When Saddam Hussein were in power in Iraq, people were encouraged to carry guns in support of the Ba’ath regime. The gun became a symbol of honour and loyalty. Now, nine years after the fall of the Ba’ath party, the Iraqi government, following the recommendation of the country’s National Security Council, May 6th announced that all citizens from now on can keep a gun at home. The only restriction is that all weapons have to be registered at the nearest police station.

Many women’s organizations in Iraq are deeply concerned about the direction in which the country is heading, and what they see as a clear connection between a militarization of the society, an easy access to small arms and the escalating brutal violence against women.

Holds Prime Minister accountable

One of the organizations, Warvin, has previously reported on the connection between murdered women and guns being kept at home. When hearing about the new law they released a statement condemning it and holding the Prime Minister Nouri al-Maliki personally responsible for any new cases of women being murdered. ”It is a widely known fact that a government’s first responsibility is providing security and safety for its citizens and fulfill the rule of law in the country. (…) Instead of eradicating and collecting the weapon in Iraq to pave the way to exert the legal authority in the country, as one of the promises he made to people at the time of the election campaign, Maliki has turned his back to the law” the statement said.

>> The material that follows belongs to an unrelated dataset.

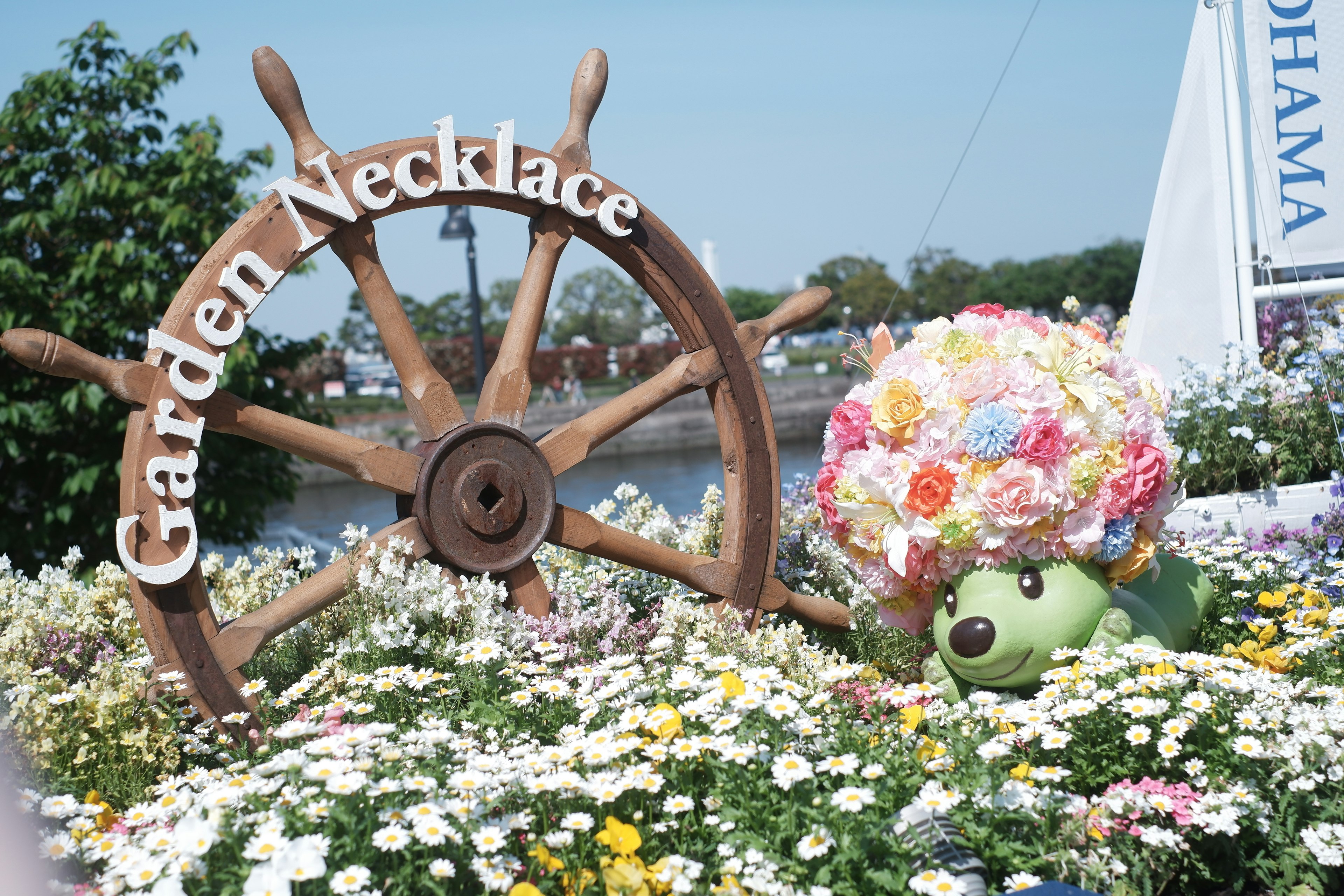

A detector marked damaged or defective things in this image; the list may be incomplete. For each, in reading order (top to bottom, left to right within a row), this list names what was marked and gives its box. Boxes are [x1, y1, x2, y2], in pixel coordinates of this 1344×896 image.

Khanim Latif, ASUDA. Photo: The Kvinna till Kvinna Foundation.

Campaign against guns

In the Kurdistan region, Iraq, several women’s organizations have joined forces in a campaign with the aim to get a ban on the private possession of small arms. By approving this new law, the government is signalling that issues of women’s security are not of any importance, says Khanim Latif at the women’s organization ASUDA.

- We were expecting a ban on possession of weapons, and for the government to start the process of eradicating and collecting the illegal weapons present in our society. We didn’t expect them to suddenly decide on a legalisation instead. This law represents a serious threat to all people in Iraq – especially women!

Meeting with the Parliament Speaker

ASUDA initiated the campaign, after a period of a drasticly increasing number of women getting killed by privately owned small arms. Naturally they are very concered about this new agenda.

- This law will most probably create instability and lead to a deteriorating security situation in Iraq. And it is likely that there will be an increase in incidents between different ethnic groups, which will lead to even more violence.

But the organizations are not giving up. May 9th they met with the Speaker of the Kurdistan region’s Parliament to discuss it and they will also advocate for the Iraqi government decision not to be carried out in the Kurdistan region.

 Why now?

One of the major questions is of course why Iraq is adopting this new weapon law right now? Ala Riani, coordinator for Iraq at the women and peace organization the Kvinna till Kvinna Foundation, elaborates:

- One of the suggestions is that by legalizing these weapons the government is legalizing the many militia groups that are active in the country. And most of them are said to be connected to Nouri al-Maliki.